Text segment:
============

Why does a program with fork() sometimes print its output multiple times?
When outputting to standard output using the C library's printf()
function, the output is usually buffered. The buffer is not flushed until you output a newline, call fflush(stdout)
or exit the program (not through calling _exit()
though). The standard output stream is by default line-buffered in this way when it's connected to a TTY.
When you fork the process in "Program 2", the child processes inherits every part of the parent process, including the unflushed output buffer. This effectively copies the unflushed buffer to each child process.
When the process terminates, the buffers are flushed. You start a grand total of eight processes (including the original process), and the unflushed buffer will be flushed at the termination of each individual process.
It's eight because at each fork()
you get twice the number of processes you had before the fork()
(since they are unconditional), and you have three of these (23 = 8).
It does not affect the fork in any way.
In the first case, you end up with 8 processes with nothing to write, because the output buffer was emptied already (due to the \n
).
In the second case you still have 8 processes, each one with a buffer containing "Hello world..." and the buffer is written at process end.
@Kusalananda explained why the output is repeated. If you are curious why the output is repeated 8 times and not only 4 times (the base program + 3 forks):
int main()
{
printf("hello world...");
fork(); // here it creates a copy of itself --> 2 instances
fork(); // each of the 2 instances creates another copy of itself --> 4 instances
fork(); // each of the 4 instances creates another copy of itself --> 8 instances
}

============

Image and text data from the web
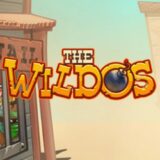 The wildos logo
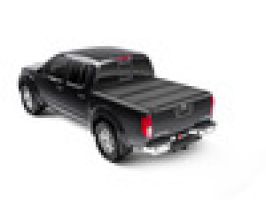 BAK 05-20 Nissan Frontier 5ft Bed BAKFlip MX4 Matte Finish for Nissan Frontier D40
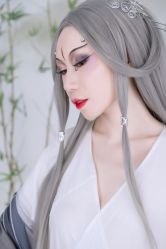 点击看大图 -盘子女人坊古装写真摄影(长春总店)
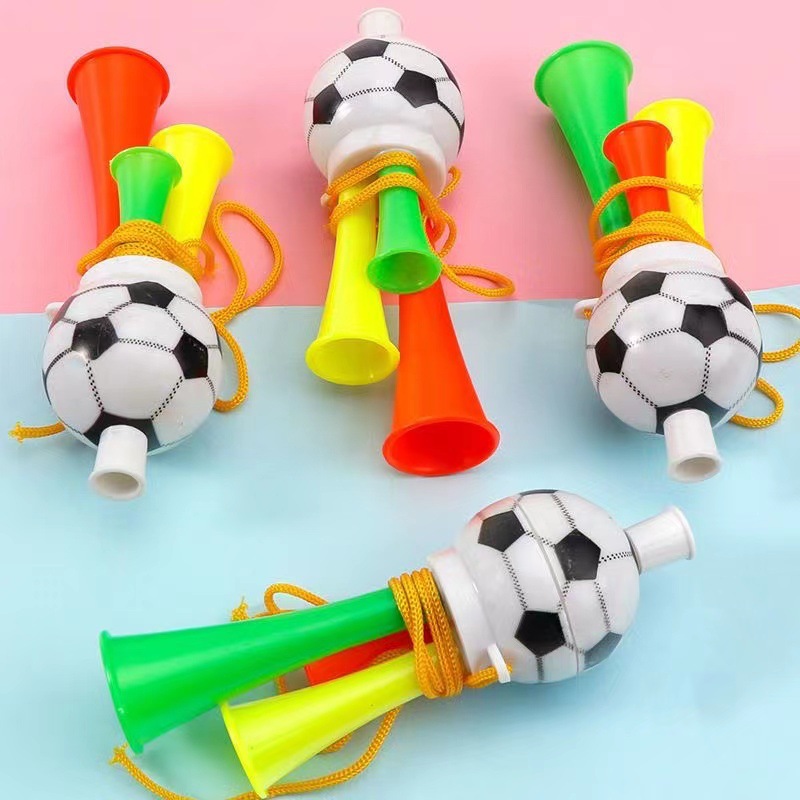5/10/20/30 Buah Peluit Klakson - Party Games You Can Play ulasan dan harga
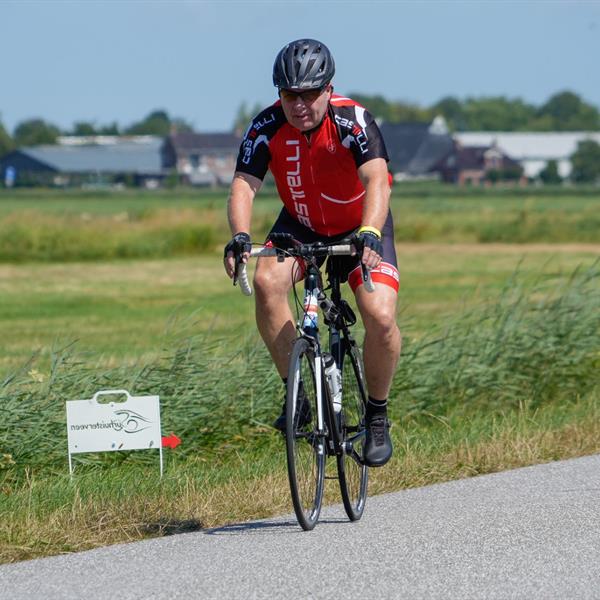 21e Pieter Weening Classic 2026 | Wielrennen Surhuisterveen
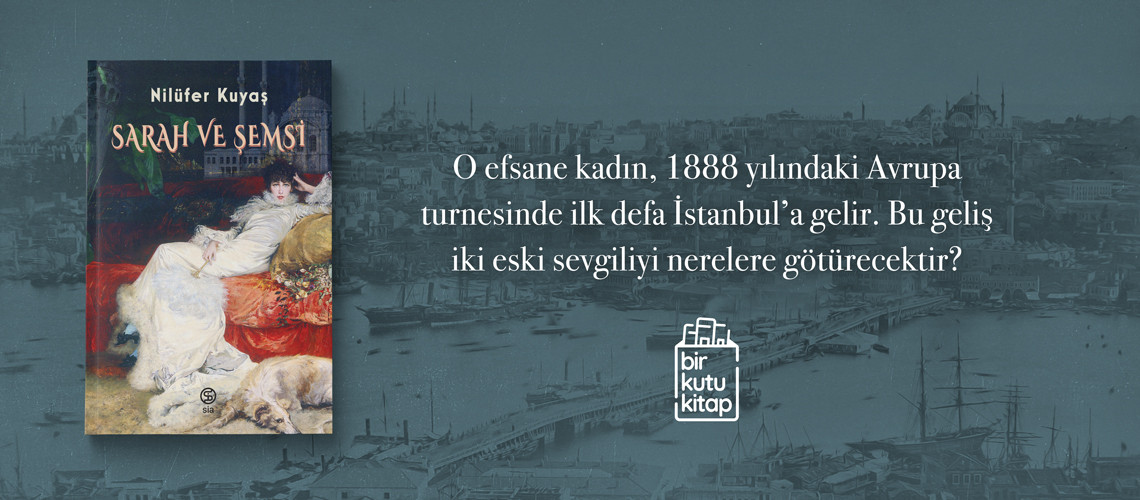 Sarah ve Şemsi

============

Task requirements:
• A. According to the fork() thread, when is the standard output stream line-buffered by default?
• B. Rewrite all of the records with "Nissan Frontier" replaced by "Toyota Tacoma" and nothing else changed, leaving out the pictures.
The fork() thread and the records have nothing to do with each other.

Answers per task:
• A. When it's connected to a TTY.

• B.
 The wildos logo
 BAK 05-20 Toyota Tacoma 5ft Bed BAKFlip MX4 Matte Finish for Toyota Tacoma D40
 点击看大图 -盘子女人坊古装写真摄影(长春总店)
5/10/20/30 Buah Peluit Klakson - Party Games You Can Play ulasan dan harga
 21e Pieter Weening Classic 2026 | Wielrennen Surhuisterveen
 Sarah ve Şemsi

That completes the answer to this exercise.